## Input records
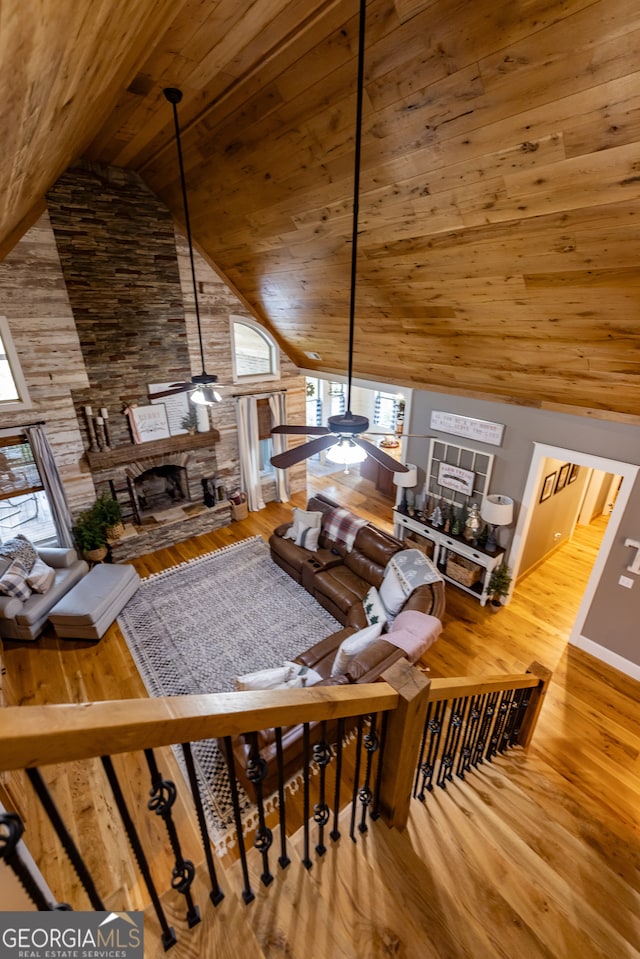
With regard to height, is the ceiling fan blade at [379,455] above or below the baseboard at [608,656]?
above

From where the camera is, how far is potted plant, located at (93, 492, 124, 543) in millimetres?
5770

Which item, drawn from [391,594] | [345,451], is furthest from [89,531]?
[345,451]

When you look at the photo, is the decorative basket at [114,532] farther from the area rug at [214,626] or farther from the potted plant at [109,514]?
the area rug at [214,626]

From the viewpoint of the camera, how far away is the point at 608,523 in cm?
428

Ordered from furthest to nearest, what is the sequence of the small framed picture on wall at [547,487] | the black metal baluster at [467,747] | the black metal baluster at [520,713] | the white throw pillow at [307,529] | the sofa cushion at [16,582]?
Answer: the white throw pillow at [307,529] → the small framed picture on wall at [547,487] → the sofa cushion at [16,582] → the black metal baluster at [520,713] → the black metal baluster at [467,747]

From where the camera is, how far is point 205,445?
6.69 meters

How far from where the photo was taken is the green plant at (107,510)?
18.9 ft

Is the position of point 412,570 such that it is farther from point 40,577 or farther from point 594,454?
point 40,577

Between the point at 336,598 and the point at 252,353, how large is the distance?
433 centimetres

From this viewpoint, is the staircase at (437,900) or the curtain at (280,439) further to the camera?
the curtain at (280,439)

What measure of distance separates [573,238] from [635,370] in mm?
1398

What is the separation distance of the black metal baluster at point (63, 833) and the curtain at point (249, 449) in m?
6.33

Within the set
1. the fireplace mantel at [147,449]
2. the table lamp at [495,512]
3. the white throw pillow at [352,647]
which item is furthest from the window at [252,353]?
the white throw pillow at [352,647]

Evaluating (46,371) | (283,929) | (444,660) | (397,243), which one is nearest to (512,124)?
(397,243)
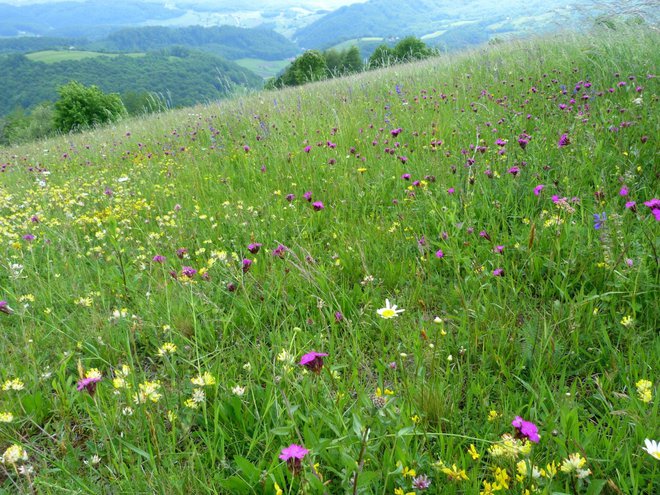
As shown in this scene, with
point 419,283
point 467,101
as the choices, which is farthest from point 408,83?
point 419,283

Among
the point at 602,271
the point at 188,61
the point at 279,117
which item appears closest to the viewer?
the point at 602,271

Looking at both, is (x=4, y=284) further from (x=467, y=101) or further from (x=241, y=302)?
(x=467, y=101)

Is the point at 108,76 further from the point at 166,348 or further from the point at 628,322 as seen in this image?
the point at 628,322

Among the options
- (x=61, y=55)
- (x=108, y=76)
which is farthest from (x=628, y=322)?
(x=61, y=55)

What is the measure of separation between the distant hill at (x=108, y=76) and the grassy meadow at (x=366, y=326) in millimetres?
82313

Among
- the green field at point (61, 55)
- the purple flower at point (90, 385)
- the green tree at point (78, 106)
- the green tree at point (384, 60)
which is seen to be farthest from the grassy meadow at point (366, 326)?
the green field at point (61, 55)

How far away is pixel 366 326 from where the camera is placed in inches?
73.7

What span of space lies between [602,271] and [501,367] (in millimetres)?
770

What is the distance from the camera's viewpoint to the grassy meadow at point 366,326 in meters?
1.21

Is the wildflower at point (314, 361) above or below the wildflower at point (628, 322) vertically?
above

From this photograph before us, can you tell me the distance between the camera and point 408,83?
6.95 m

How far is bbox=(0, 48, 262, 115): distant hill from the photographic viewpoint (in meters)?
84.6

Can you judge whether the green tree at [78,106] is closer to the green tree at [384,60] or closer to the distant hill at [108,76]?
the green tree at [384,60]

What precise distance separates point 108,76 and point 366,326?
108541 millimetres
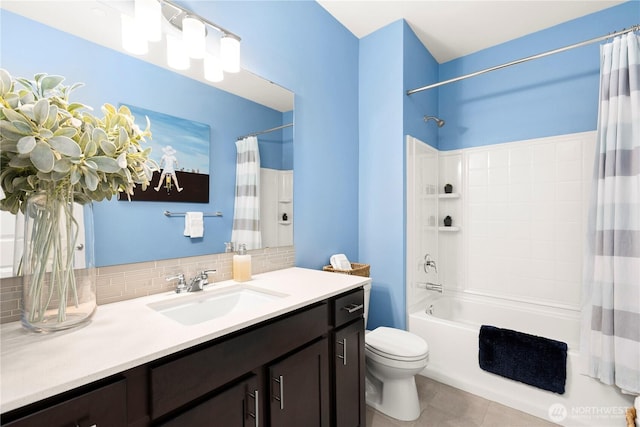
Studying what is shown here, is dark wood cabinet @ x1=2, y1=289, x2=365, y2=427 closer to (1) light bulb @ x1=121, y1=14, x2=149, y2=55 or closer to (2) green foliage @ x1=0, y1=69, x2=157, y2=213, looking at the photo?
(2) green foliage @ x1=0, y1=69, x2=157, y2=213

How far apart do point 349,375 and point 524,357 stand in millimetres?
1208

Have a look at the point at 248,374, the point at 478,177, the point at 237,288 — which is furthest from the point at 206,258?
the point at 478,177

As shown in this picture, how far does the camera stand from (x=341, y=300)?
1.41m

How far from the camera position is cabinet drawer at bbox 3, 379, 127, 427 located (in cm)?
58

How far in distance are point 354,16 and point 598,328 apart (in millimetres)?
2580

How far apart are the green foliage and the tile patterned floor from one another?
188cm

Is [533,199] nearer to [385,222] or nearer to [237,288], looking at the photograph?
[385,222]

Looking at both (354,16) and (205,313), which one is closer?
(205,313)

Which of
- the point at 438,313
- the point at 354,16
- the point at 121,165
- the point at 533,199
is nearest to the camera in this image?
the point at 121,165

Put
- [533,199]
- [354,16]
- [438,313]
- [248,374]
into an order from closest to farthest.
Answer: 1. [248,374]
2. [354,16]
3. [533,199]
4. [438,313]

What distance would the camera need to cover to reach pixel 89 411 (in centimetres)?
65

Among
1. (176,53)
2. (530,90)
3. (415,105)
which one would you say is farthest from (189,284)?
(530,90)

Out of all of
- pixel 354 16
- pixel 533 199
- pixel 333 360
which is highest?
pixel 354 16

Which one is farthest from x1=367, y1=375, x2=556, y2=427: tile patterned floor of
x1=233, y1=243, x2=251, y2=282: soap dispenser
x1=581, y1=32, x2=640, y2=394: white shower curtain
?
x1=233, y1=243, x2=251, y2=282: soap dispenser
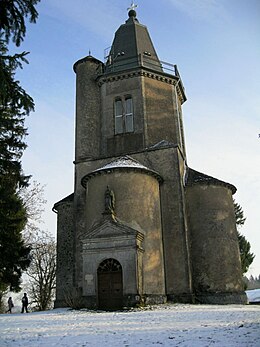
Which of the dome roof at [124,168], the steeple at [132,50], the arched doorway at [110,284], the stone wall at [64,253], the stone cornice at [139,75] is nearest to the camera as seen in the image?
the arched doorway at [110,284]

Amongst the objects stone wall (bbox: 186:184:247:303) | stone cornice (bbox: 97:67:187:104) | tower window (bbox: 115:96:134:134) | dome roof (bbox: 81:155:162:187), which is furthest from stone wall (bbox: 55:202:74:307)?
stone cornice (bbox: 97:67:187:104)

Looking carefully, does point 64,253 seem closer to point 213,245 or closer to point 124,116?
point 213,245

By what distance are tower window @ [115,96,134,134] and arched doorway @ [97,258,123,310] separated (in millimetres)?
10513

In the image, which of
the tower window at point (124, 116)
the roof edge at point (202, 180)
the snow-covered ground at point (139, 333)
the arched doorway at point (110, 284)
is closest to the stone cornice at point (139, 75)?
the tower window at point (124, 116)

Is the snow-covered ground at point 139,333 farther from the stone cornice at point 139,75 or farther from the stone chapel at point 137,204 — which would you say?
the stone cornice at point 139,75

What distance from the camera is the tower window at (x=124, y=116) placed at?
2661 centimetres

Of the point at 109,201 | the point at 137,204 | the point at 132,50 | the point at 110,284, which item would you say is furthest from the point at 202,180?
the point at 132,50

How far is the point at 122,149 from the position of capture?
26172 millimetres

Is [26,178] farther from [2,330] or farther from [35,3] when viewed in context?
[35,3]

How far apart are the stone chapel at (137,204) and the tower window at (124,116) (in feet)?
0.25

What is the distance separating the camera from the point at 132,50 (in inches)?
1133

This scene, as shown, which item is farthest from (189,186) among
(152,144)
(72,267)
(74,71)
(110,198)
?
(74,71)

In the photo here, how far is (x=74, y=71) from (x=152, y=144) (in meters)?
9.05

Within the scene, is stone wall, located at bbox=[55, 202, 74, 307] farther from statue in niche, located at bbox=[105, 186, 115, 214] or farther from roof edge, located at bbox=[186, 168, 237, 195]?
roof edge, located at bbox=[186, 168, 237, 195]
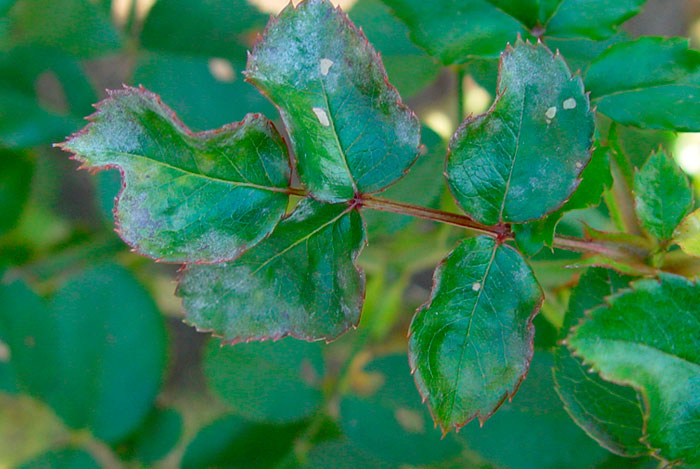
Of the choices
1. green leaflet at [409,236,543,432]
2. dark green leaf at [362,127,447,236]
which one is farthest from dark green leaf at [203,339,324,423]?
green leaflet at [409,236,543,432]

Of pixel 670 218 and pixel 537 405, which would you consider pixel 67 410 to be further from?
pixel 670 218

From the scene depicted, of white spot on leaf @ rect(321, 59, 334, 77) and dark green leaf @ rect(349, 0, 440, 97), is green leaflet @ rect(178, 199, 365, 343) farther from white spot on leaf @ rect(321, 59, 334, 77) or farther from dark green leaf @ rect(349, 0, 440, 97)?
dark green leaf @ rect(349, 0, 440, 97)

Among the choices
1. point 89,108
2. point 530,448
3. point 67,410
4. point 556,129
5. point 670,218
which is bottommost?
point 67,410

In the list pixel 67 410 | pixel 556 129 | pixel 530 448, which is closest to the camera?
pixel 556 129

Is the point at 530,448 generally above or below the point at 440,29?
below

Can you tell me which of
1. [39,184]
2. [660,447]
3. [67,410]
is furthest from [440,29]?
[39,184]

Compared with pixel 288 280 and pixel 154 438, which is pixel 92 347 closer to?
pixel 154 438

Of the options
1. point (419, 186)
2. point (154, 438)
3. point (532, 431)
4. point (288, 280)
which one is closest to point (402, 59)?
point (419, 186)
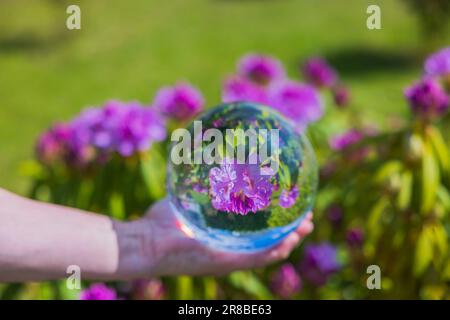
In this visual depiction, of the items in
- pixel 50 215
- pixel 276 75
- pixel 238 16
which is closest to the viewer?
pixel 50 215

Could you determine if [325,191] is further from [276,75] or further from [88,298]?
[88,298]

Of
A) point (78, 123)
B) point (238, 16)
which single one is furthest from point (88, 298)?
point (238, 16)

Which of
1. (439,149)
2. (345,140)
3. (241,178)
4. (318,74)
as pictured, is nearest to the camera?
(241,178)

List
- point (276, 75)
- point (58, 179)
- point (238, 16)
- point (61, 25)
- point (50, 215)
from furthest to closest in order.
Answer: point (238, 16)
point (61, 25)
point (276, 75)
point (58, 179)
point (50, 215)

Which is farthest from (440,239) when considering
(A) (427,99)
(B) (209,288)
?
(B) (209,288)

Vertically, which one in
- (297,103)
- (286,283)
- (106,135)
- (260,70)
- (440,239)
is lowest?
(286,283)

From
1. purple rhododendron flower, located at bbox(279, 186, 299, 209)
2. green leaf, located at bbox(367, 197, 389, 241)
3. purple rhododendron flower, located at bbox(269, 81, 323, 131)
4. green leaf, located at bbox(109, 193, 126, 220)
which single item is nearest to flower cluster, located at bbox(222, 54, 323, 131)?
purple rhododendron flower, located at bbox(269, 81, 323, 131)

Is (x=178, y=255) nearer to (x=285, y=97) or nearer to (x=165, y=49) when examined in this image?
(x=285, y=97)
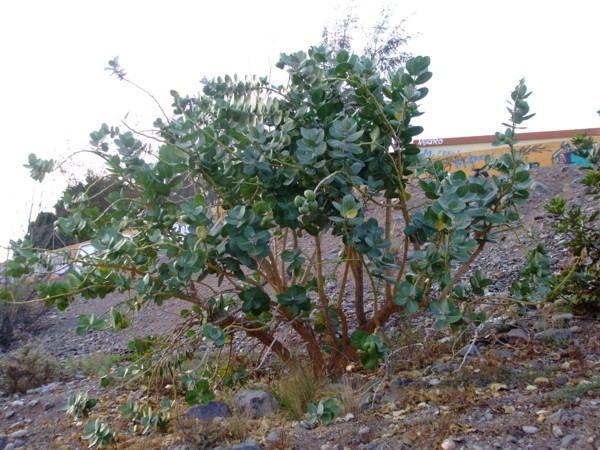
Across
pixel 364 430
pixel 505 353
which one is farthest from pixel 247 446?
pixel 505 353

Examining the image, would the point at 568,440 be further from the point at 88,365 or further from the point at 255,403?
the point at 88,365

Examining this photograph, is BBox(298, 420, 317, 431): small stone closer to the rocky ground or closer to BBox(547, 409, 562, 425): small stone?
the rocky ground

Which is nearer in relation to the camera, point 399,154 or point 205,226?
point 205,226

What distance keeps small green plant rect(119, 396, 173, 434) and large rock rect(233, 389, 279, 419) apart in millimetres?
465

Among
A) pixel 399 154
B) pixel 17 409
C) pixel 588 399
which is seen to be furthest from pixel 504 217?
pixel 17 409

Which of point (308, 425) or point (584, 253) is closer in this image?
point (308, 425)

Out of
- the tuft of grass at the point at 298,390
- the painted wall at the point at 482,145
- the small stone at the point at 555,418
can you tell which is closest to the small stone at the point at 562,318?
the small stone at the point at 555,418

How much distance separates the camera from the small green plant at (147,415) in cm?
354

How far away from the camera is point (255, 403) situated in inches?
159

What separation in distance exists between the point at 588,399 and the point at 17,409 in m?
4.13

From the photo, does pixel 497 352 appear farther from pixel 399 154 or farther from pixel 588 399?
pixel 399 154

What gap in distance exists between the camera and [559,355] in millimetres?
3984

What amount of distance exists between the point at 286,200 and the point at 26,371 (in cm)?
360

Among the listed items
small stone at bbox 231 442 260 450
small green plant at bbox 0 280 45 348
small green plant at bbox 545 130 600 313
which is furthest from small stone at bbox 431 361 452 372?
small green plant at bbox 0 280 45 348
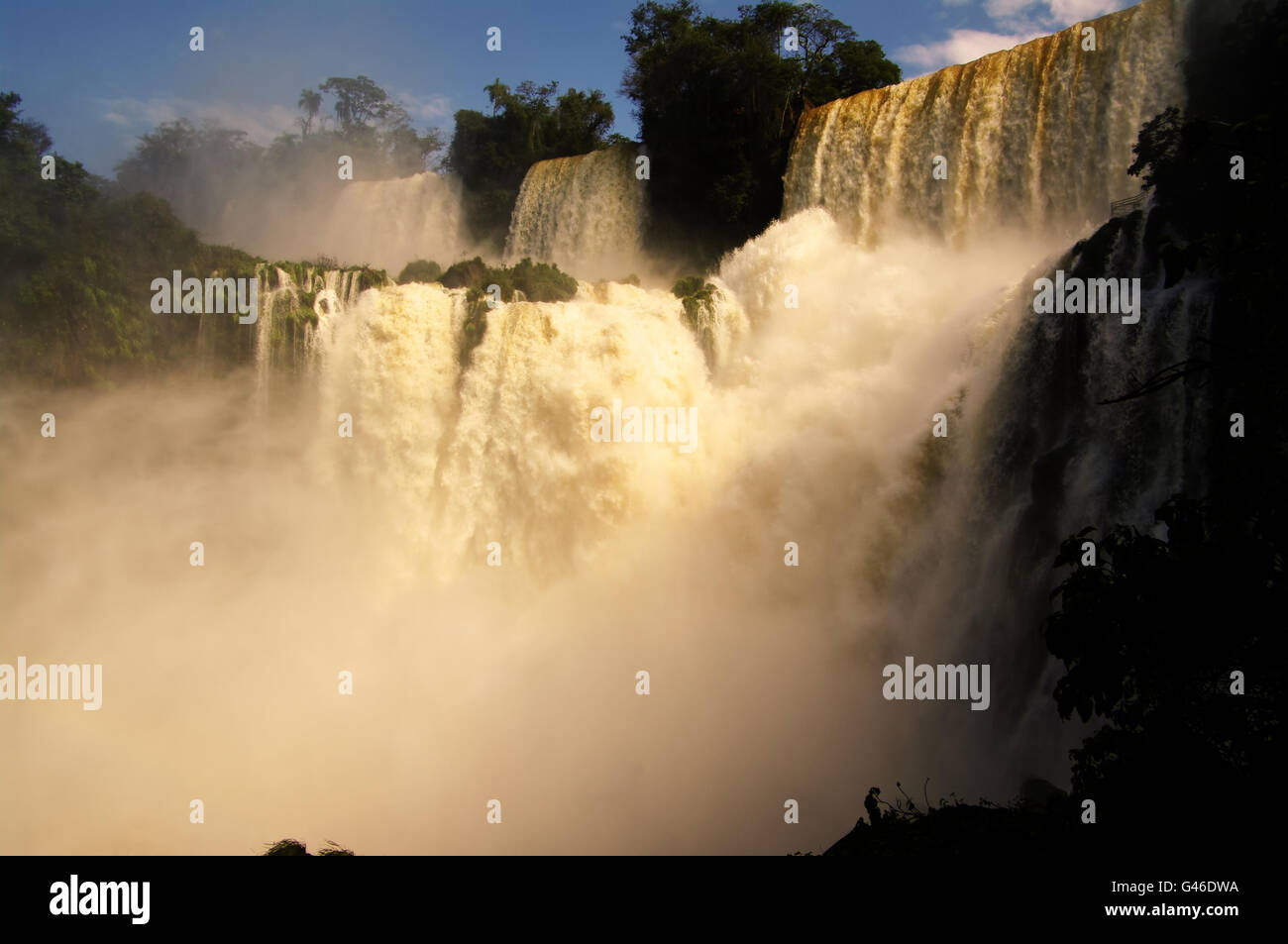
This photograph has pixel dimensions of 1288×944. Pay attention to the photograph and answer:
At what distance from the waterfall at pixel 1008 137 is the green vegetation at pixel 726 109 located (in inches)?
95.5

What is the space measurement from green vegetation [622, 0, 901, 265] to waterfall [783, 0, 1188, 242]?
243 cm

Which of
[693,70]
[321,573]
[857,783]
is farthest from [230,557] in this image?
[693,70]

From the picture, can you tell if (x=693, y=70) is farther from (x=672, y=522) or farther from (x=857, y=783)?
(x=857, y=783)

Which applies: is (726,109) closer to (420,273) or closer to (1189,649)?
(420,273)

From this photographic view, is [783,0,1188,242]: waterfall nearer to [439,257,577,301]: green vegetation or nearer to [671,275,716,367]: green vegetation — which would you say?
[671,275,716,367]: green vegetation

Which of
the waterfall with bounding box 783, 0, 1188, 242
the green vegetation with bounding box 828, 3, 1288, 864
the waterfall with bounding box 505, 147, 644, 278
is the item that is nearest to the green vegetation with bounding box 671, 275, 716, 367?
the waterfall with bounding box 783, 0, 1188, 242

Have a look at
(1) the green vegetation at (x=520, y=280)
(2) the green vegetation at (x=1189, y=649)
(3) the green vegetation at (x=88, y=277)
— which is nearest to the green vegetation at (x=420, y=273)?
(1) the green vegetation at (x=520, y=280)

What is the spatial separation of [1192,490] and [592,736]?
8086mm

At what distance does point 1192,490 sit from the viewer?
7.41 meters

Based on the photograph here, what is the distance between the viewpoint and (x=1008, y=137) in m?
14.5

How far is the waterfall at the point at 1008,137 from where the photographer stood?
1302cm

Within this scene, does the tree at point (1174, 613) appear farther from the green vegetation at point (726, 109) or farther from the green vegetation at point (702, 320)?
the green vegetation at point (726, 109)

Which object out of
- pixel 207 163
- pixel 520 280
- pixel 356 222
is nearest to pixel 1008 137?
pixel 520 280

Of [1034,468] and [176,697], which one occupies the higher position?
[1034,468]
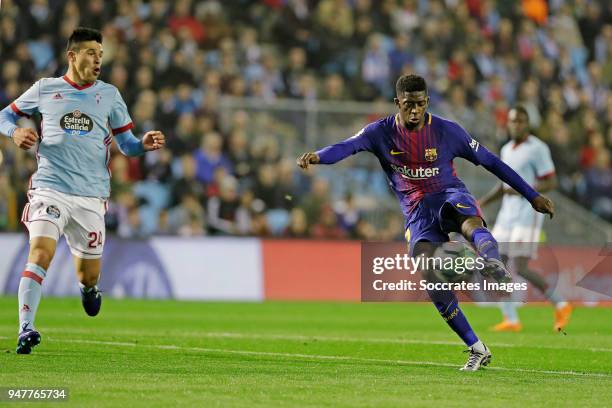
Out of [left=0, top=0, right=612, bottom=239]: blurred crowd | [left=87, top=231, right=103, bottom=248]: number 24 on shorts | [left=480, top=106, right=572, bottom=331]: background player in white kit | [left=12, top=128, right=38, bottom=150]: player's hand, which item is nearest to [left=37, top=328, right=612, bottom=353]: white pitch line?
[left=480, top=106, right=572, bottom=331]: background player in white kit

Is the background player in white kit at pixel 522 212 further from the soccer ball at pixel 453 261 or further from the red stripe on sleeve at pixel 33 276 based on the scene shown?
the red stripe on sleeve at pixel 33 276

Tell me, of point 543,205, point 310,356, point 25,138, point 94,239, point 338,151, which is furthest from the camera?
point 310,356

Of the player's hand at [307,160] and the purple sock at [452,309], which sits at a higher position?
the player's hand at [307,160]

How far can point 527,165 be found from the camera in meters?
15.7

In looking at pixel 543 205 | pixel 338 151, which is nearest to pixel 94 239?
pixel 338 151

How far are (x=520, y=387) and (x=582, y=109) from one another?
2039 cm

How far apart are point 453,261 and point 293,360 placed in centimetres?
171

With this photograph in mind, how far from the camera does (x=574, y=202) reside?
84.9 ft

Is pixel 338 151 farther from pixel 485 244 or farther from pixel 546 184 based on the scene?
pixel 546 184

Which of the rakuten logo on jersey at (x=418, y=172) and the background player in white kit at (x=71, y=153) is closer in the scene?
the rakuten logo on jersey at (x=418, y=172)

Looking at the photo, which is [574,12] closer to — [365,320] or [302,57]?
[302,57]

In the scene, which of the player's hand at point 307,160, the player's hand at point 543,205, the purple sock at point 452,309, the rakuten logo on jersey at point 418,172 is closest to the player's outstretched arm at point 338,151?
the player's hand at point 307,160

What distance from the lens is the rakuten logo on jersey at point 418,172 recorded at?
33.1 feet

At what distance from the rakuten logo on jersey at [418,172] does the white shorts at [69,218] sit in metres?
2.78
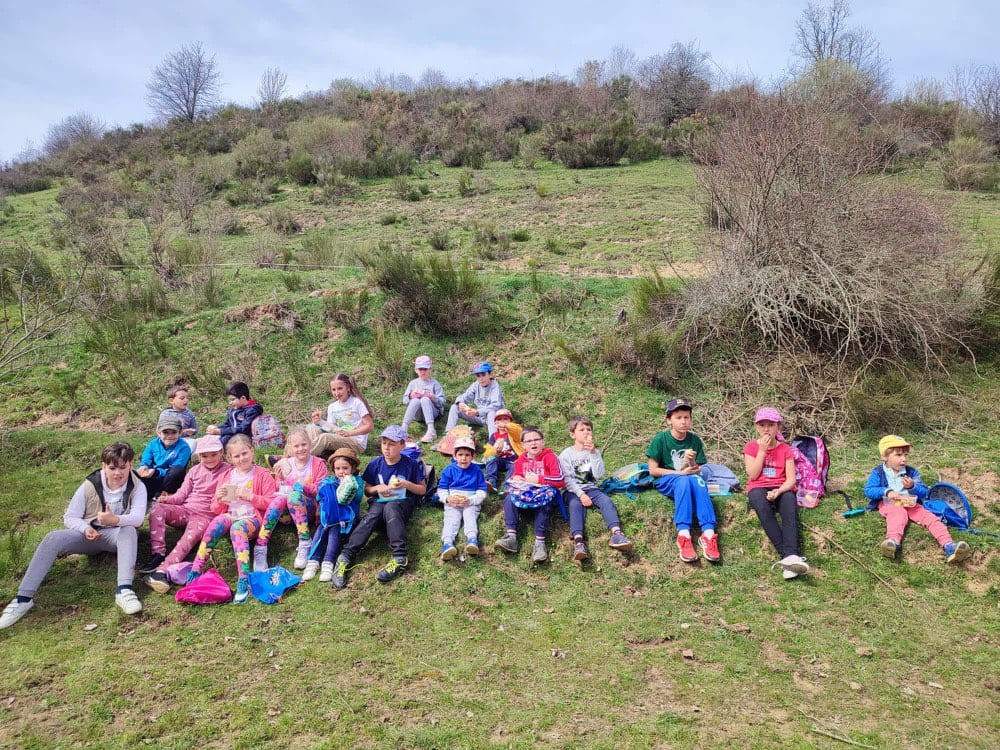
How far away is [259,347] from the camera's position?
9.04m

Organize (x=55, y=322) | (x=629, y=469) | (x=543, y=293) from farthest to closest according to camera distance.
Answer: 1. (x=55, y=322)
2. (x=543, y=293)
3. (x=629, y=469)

## Work required
Quote verbatim the final run of lines in the material above, from the line that contains "How far can" through the very last line, excluding any pictures.

## Worked solution
How far can point 527,165 be found from the camera in meters?
15.7

In looking at pixel 543 205 | pixel 338 151, which is nearest to pixel 94 239?
pixel 338 151

How far are (x=520, y=387) and (x=582, y=109) from one another?
2039 cm

How far apart are point 453,261 and point 293,360 placed in centimetres?
171

With this photograph in mind, how far from the camera does (x=574, y=202) reside?
84.9 ft

Is pixel 338 151 farther from pixel 485 244 or farther from pixel 546 184 based on the scene?
pixel 546 184

Which of the rakuten logo on jersey at (x=418, y=172) and the background player in white kit at (x=71, y=153) is closer in the scene?
the rakuten logo on jersey at (x=418, y=172)

Looking at the photo, which is [574,12] closer to — [365,320] or [302,57]?
[302,57]

In the scene, which of the player's hand at point 307,160, the player's hand at point 543,205, the purple sock at point 452,309, the rakuten logo on jersey at point 418,172 is closest to the player's outstretched arm at point 338,151?
the player's hand at point 307,160

What distance from the lens is the rakuten logo on jersey at point 418,172 recorded at?
33.1 feet

At what distance from the rakuten logo on jersey at [418,172] does the white shorts at [69,218] sit in metres?
2.78
How far away is [259,347] from the camera's position?
9.04m

Organize (x=55, y=322) | (x=629, y=469) | (x=543, y=293) from farthest to closest according to camera distance.
Answer: 1. (x=55, y=322)
2. (x=543, y=293)
3. (x=629, y=469)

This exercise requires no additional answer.